### YOUR ASSIGNMENT
Would you give the records below again, exactly and completely?

Dataset entries
'''
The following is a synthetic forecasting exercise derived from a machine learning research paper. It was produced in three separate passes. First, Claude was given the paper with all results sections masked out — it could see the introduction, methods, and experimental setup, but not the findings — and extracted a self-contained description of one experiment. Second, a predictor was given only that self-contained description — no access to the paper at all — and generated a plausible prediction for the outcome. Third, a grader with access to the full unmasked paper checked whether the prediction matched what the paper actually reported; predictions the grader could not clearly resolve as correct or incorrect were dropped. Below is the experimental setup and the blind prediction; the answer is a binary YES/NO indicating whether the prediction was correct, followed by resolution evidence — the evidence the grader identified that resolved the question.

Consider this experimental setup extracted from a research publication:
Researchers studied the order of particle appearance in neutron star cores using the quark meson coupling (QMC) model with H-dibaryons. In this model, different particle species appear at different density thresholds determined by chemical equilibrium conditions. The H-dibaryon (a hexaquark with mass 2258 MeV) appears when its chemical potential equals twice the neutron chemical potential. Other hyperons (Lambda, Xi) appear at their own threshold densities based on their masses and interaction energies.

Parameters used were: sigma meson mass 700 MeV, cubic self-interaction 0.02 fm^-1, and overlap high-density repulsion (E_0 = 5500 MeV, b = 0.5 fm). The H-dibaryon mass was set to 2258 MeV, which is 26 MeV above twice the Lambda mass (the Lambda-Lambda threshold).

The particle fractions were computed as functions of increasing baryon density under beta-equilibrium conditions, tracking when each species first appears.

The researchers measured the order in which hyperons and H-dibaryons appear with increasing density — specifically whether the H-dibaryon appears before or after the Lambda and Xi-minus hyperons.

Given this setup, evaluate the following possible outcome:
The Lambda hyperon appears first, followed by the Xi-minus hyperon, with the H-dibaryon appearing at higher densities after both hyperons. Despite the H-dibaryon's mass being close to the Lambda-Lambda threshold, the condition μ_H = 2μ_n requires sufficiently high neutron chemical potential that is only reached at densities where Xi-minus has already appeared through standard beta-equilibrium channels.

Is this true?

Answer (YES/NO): YES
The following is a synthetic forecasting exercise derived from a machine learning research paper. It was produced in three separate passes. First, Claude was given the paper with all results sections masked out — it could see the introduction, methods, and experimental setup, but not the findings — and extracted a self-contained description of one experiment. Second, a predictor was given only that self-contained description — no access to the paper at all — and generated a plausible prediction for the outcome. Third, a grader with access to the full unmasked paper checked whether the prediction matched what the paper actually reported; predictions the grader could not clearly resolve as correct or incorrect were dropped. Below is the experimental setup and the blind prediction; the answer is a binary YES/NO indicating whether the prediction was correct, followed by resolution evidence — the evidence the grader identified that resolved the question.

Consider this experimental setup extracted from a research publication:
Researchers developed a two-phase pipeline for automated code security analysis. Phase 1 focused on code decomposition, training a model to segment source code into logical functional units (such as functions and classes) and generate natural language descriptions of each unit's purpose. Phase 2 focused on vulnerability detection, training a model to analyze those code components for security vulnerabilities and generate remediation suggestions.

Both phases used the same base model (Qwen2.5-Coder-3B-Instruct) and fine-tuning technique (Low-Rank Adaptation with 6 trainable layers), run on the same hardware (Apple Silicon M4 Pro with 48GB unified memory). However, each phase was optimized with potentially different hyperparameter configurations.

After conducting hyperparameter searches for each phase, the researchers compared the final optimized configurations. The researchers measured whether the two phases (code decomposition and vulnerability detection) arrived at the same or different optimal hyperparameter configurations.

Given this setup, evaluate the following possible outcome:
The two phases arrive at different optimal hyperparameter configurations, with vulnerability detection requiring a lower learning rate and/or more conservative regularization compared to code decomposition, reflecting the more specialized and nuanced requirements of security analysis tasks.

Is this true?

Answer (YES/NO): NO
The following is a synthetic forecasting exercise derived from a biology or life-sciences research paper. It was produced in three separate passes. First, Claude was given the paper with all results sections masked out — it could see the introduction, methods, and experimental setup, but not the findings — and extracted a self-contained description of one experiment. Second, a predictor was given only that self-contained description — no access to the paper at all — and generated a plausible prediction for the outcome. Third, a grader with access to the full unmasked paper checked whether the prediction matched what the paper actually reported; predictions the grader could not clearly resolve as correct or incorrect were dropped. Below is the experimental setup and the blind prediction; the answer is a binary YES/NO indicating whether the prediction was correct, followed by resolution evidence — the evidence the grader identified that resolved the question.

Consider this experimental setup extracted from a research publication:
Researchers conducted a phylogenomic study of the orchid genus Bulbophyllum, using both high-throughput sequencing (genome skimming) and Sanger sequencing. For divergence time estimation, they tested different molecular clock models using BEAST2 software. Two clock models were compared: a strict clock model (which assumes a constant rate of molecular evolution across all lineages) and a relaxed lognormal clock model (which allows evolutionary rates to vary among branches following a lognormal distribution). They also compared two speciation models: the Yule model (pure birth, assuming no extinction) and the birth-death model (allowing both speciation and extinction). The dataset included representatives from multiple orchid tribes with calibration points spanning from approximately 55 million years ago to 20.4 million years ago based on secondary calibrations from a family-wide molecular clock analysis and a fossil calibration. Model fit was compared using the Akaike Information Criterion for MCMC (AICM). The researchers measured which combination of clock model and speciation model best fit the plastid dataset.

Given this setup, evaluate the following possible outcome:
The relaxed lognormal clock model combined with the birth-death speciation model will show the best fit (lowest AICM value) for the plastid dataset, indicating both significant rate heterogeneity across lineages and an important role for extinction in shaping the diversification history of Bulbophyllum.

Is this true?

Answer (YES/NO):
'''
### RESPONSE AREA
The following is a synthetic forecasting exercise derived from a machine learning research paper. It was produced in three separate passes. First, Claude was given the paper with all results sections masked out — it could see the introduction, methods, and experimental setup, but not the findings — and extracted a self-contained description of one experiment. Second, a predictor was given only that self-contained description — no access to the paper at all — and generated a plausible prediction for the outcome. Third, a grader with access to the full unmasked paper checked whether the prediction matched what the paper actually reported; predictions the grader could not clearly resolve as correct or incorrect were dropped. Below is the experimental setup and the blind prediction; the answer is a binary YES/NO indicating whether the prediction was correct, followed by resolution evidence — the evidence the grader identified that resolved the question.

Consider this experimental setup extracted from a research publication:
Researchers studied the order of particle appearance in neutron star cores using the quark meson coupling (QMC) model with H-dibaryons. In this model, different particle species appear at different density thresholds determined by chemical equilibrium conditions. The H-dibaryon (a hexaquark with mass 2258 MeV) appears when its chemical potential equals twice the neutron chemical potential. Other hyperons (Lambda, Xi) appear at their own threshold densities based on their masses and interaction energies.

Parameters used were: sigma meson mass 700 MeV, cubic self-interaction 0.02 fm^-1, and overlap high-density repulsion (E_0 = 5500 MeV, b = 0.5 fm). The H-dibaryon mass was set to 2258 MeV, which is 26 MeV above twice the Lambda mass (the Lambda-Lambda threshold).

The particle fractions were computed as functions of increasing baryon density under beta-equilibrium conditions, tracking when each species first appears.

The researchers measured the order in which hyperons and H-dibaryons appear with increasing density — specifically whether the H-dibaryon appears before or after the Lambda and Xi-minus hyperons.

Given this setup, evaluate the following possible outcome:
The Lambda hyperon appears first, followed by the Xi-minus hyperon, with the H-dibaryon appearing at higher densities after both hyperons. Despite the H-dibaryon's mass being close to the Lambda-Lambda threshold, the condition μ_H = 2μ_n requires sufficiently high neutron chemical potential that is only reached at densities where Xi-minus has already appeared through standard beta-equilibrium channels.

Is this true?

Answer (YES/NO): YES
The following is a synthetic forecasting exercise derived from a machine learning research paper. It was produced in three separate passes. First, Claude was given the paper with all results sections masked out — it could see the introduction, methods, and experimental setup, but not the findings — and extracted a self-contained description of one experiment. Second, a predictor was given only that self-contained description — no access to the paper at all — and generated a plausible prediction for the outcome. Third, a grader with access to the full unmasked paper checked whether the prediction matched what the paper actually reported; predictions the grader could not clearly resolve as correct or incorrect were dropped. Below is the experimental setup and the blind prediction; the answer is a binary YES/NO indicating whether the prediction was correct, followed by resolution evidence — the evidence the grader identified that resolved the question.

Consider this experimental setup extracted from a research publication:
Researchers developed a two-phase pipeline for automated code security analysis. Phase 1 focused on code decomposition, training a model to segment source code into logical functional units (such as functions and classes) and generate natural language descriptions of each unit's purpose. Phase 2 focused on vulnerability detection, training a model to analyze those code components for security vulnerabilities and generate remediation suggestions.

Both phases used the same base model (Qwen2.5-Coder-3B-Instruct) and fine-tuning technique (Low-Rank Adaptation with 6 trainable layers), run on the same hardware (Apple Silicon M4 Pro with 48GB unified memory). However, each phase was optimized with potentially different hyperparameter configurations.

After conducting hyperparameter searches for each phase, the researchers compared the final optimized configurations. The researchers measured whether the two phases (code decomposition and vulnerability detection) arrived at the same or different optimal hyperparameter configurations.

Given this setup, evaluate the following possible outcome:
The two phases arrive at different optimal hyperparameter configurations, with vulnerability detection requiring a lower learning rate and/or more conservative regularization compared to code decomposition, reflecting the more specialized and nuanced requirements of security analysis tasks.

Is this true?

Answer (YES/NO): NO
The following is a synthetic forecasting exercise derived from a biology or life-sciences research paper. It was produced in three separate passes. First, Claude was given the paper with all results sections masked out — it could see the introduction, methods, and experimental setup, but not the findings — and extracted a self-contained description of one experiment. Second, a predictor was given only that self-contained description — no access to the paper at all — and generated a plausible prediction for the outcome. Third, a grader with access to the full unmasked paper checked whether the prediction matched what the paper actually reported; predictions the grader could not clearly resolve as correct or incorrect were dropped. Below is the experimental setup and the blind prediction; the answer is a binary YES/NO indicating whether the prediction was correct, followed by resolution evidence — the evidence the grader identified that resolved the question.

Consider this experimental setup extracted from a research publication:
Researchers conducted a phylogenomic study of the orchid genus Bulbophyllum, using both high-throughput sequencing (genome skimming) and Sanger sequencing. For divergence time estimation, they tested different molecular clock models using BEAST2 software. Two clock models were compared: a strict clock model (which assumes a constant rate of molecular evolution across all lineages) and a relaxed lognormal clock model (which allows evolutionary rates to vary among branches following a lognormal distribution). They also compared two speciation models: the Yule model (pure birth, assuming no extinction) and the birth-death model (allowing both speciation and extinction). The dataset included representatives from multiple orchid tribes with calibration points spanning from approximately 55 million years ago to 20.4 million years ago based on secondary calibrations from a family-wide molecular clock analysis and a fossil calibration. Model fit was compared using the Akaike Information Criterion for MCMC (AICM). The researchers measured which combination of clock model and speciation model best fit the plastid dataset.

Given this setup, evaluate the following possible outcome:
The relaxed lognormal clock model combined with the birth-death speciation model will show the best fit (lowest AICM value) for the plastid dataset, indicating both significant rate heterogeneity across lineages and an important role for extinction in shaping the diversification history of Bulbophyllum.

Is this true?

Answer (YES/NO):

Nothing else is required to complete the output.